Like snaps of Eid al-Adha in Ghana; or a series challenging perceptions of Somalia; or shots of a little girl training to be a Karate champ in the middle of Aleppo. Photography, like all good art, inspires and educates.
This week, we wanted to look at two female photographers whose work not only brings us the stories that matter, but reflects a wider challenge to convention.
Adek Berry
Adek Berry is a photojournalist from Jakarta, Indonesia.
Over her 10 years-and-counting career, she has covered some significant global events for the global newswire Agence France-Presse. We’re talking Kim Jong Un’s visit to Singapore, the 2018 tsunami in Indonesia, and the recovery of the ill-fated Lion Air flight that crashed into the Java Sea—and that’s only in the past year.
As a photojournalist, Berry’s work shapes the agenda for a global news cycle and often provides visual evidence for breaking stories that have yet to be verified. And amidst all this pressure and risk, she is something of a rarity.

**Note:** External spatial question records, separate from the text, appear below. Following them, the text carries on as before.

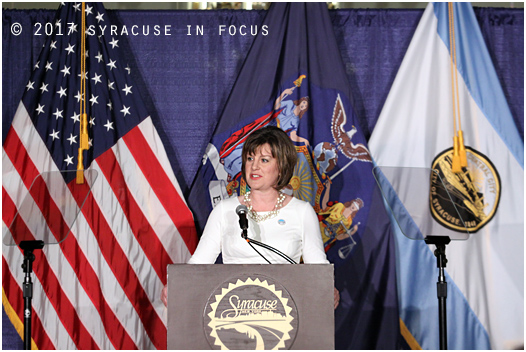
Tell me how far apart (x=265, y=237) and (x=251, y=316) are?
73 centimetres

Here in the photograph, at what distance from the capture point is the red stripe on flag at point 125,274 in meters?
3.30

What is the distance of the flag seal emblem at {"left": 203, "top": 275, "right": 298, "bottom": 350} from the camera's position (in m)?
1.89

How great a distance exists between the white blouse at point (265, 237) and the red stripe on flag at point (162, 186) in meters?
0.71

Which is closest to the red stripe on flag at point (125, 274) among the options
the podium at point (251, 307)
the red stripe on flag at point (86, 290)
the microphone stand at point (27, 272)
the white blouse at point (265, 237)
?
the red stripe on flag at point (86, 290)

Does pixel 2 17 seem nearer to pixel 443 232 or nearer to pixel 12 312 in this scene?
pixel 12 312

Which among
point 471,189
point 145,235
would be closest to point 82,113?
point 145,235

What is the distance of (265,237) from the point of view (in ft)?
8.54

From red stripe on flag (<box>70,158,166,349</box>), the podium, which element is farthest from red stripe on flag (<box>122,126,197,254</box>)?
the podium

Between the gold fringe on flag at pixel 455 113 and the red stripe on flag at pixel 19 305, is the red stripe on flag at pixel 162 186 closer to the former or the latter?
the red stripe on flag at pixel 19 305

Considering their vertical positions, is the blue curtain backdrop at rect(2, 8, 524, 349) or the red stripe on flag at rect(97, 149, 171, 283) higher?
the blue curtain backdrop at rect(2, 8, 524, 349)

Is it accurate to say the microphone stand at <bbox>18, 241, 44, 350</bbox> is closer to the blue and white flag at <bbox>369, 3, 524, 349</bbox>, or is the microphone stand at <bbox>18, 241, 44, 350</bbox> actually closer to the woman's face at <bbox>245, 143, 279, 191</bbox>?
the woman's face at <bbox>245, 143, 279, 191</bbox>

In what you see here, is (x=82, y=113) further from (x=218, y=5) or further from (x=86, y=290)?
(x=218, y=5)

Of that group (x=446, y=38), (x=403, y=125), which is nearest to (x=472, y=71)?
(x=446, y=38)

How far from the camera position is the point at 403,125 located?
3.44 metres
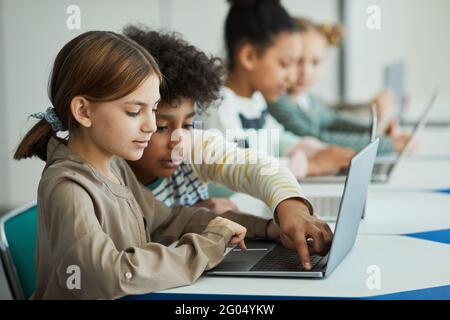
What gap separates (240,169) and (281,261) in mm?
334

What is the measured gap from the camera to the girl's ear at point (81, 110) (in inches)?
39.5

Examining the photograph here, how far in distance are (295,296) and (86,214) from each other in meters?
0.28

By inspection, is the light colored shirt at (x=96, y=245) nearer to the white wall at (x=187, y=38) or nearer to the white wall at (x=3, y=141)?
the white wall at (x=187, y=38)

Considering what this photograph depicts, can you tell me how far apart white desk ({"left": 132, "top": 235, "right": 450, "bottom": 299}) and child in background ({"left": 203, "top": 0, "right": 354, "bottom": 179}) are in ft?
2.96

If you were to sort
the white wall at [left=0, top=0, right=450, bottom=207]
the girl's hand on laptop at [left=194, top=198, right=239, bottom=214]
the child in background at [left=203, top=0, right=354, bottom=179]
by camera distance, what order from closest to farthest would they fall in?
1. the girl's hand on laptop at [left=194, top=198, right=239, bottom=214]
2. the child in background at [left=203, top=0, right=354, bottom=179]
3. the white wall at [left=0, top=0, right=450, bottom=207]

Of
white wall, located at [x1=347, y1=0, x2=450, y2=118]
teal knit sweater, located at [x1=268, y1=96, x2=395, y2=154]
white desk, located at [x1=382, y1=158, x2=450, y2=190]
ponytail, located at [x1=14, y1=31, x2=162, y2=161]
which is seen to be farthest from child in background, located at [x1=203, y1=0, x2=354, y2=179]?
white wall, located at [x1=347, y1=0, x2=450, y2=118]

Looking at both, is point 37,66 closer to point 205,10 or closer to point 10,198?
point 10,198

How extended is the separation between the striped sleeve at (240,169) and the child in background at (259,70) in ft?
1.91

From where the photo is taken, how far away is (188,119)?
1287mm

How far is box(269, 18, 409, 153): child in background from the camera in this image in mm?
2809

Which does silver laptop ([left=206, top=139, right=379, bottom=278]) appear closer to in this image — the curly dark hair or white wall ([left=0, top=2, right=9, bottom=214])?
the curly dark hair

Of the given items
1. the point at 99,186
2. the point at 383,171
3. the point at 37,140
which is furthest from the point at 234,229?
the point at 383,171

Berry is a Muslim woman who wears a hijab. According to the New York Times, “there are still very few women working on assignment for the major international wire services. Over the last five years, women have consistently accounted for about 15 percent of the entries to the prestigious World Press Photo awards.”
By going about her work, Berry is not only creating a launching pad for vital storytelling but reshaping a profession that has historically been dominated by, as photojournalist Lynsey Addario once put it, “a rugged white man with a scarf around his neck and ‘a 3.5 on the electric razor.’”

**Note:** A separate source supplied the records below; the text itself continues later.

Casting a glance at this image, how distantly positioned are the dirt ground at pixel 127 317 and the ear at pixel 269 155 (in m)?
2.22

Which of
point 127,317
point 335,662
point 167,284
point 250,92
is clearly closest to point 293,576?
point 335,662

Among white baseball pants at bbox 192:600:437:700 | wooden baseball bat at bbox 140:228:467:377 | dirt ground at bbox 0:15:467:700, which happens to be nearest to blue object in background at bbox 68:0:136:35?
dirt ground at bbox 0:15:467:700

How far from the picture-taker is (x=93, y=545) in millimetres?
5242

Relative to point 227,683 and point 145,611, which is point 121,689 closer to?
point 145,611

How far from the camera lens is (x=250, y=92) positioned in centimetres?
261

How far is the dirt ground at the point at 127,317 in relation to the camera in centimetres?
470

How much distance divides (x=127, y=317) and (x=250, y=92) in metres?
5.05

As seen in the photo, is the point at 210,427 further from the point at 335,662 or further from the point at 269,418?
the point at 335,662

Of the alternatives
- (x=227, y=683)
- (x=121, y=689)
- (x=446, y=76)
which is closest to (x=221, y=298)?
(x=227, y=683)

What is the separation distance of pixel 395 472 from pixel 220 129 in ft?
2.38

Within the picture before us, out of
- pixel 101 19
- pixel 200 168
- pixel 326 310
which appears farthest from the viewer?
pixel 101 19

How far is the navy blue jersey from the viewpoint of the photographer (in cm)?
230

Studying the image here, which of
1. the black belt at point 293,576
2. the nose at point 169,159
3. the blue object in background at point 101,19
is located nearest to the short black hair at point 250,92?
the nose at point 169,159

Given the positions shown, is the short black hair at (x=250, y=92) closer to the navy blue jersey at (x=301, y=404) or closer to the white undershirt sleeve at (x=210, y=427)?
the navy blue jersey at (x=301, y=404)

Check out some of Berry’s photos below:
Ayesha Malik
Photographer Ayesha Malik grew up in Dhahran Camp, a town that was originally built in the Saudi Arabian desert to house the American employees of Saudi Aramco (formerly the Arabian American Oil Company), the largest oil company in the world and reportedly the most profitable company in existence.
In an effort to combat homesickness, the designers transposed all the trappings of a typical American suburb into Dhahran, turning a spot in the Saudi desert into a land of picket fences and baseball diamonds.
Malik, who now lives in New York City, documented the community in her 2017 project ARAMCO: Above the Oilfields. Nowadays, expat workers are outnumbered by Saudi employees in Dhahran, but the American influences remain.
What this reveals is a bizarre intersection of cultures and habits, where notions of national identity are, on the surface at least, overshadowed by a sort of prefab harmony.
While Malik’s work might not constitute breaking news, it certainly tells a story about big business, global power, race and religion, culture, reality, unreality….so, pretty much everything important if we’re honest.